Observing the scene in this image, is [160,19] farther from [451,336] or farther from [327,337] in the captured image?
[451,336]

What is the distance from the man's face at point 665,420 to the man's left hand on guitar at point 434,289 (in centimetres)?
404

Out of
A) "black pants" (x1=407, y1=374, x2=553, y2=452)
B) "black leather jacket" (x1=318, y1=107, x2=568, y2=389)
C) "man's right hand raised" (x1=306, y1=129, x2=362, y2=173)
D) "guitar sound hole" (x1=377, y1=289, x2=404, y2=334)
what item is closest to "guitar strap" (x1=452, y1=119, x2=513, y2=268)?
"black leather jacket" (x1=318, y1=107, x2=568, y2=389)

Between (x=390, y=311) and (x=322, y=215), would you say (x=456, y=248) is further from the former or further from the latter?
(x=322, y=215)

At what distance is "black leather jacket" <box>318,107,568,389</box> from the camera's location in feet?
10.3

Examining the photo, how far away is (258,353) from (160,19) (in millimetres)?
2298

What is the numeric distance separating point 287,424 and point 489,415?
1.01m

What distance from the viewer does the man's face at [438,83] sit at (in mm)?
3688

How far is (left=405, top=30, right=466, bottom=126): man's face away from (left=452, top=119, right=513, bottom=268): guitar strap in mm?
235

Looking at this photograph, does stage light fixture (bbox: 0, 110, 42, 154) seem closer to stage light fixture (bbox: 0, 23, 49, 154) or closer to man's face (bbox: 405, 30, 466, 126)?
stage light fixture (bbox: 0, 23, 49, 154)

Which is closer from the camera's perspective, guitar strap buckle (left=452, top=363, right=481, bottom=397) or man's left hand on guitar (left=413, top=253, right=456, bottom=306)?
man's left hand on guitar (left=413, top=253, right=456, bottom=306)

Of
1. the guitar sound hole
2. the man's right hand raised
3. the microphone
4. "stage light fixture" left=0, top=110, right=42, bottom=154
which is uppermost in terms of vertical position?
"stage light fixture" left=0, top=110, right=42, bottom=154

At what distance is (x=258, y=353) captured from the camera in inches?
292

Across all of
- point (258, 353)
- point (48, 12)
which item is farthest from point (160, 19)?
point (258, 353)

┄┄┄┄┄┄┄┄┄┄

# What needs to be done
Output only the lines running from the line with "What is the distance" through the final line of the data, inclusive.

# Expected answer
What is the distance from the man's face at point 665,420 to the man's left hand on guitar at point 434,289 (in centimetres)?
404

Out of
A) "black pants" (x1=407, y1=374, x2=553, y2=452)
B) "black leather jacket" (x1=318, y1=107, x2=568, y2=389)
C) "man's right hand raised" (x1=306, y1=129, x2=362, y2=173)
D) "guitar sound hole" (x1=377, y1=289, x2=404, y2=334)
what item is closest to "guitar strap" (x1=452, y1=119, x2=513, y2=268)?
"black leather jacket" (x1=318, y1=107, x2=568, y2=389)

Between (x=390, y=311) and (x=322, y=215), would you say (x=456, y=248) is further from the former or further from the latter?
(x=322, y=215)

At what distance is "black leather jacket" <box>318,107,568,389</box> from the camera's location in feet?
10.3

Examining the photo, how far away is (258,353) from (160,19) (in millimetres)?
2298

What is the numeric distance separating point 287,424 and point 489,415?
1.01m

What distance from the viewer does the man's face at [438,83] sit at (in mm)?
3688

How far is (left=405, top=30, right=466, bottom=126): man's face away from (left=452, top=119, right=513, bottom=268): guitar strap in mm?
235

Looking at this photograph, does stage light fixture (bbox: 0, 110, 42, 154) seem closer to stage light fixture (bbox: 0, 23, 49, 154) or closer to man's face (bbox: 405, 30, 466, 126)?
stage light fixture (bbox: 0, 23, 49, 154)

Which is closer from the camera's perspective, guitar strap buckle (left=452, top=363, right=481, bottom=397) or man's left hand on guitar (left=413, top=253, right=456, bottom=306)?
man's left hand on guitar (left=413, top=253, right=456, bottom=306)

Of
1. the guitar sound hole
2. the man's right hand raised
3. the microphone
4. "stage light fixture" left=0, top=110, right=42, bottom=154
which is uppermost in terms of vertical position?
"stage light fixture" left=0, top=110, right=42, bottom=154

At what distance is (x=258, y=353) captured from the camera in inches?
292

Across all of
- point (258, 353)
- point (48, 12)
which item is farthest from point (160, 19)?
point (258, 353)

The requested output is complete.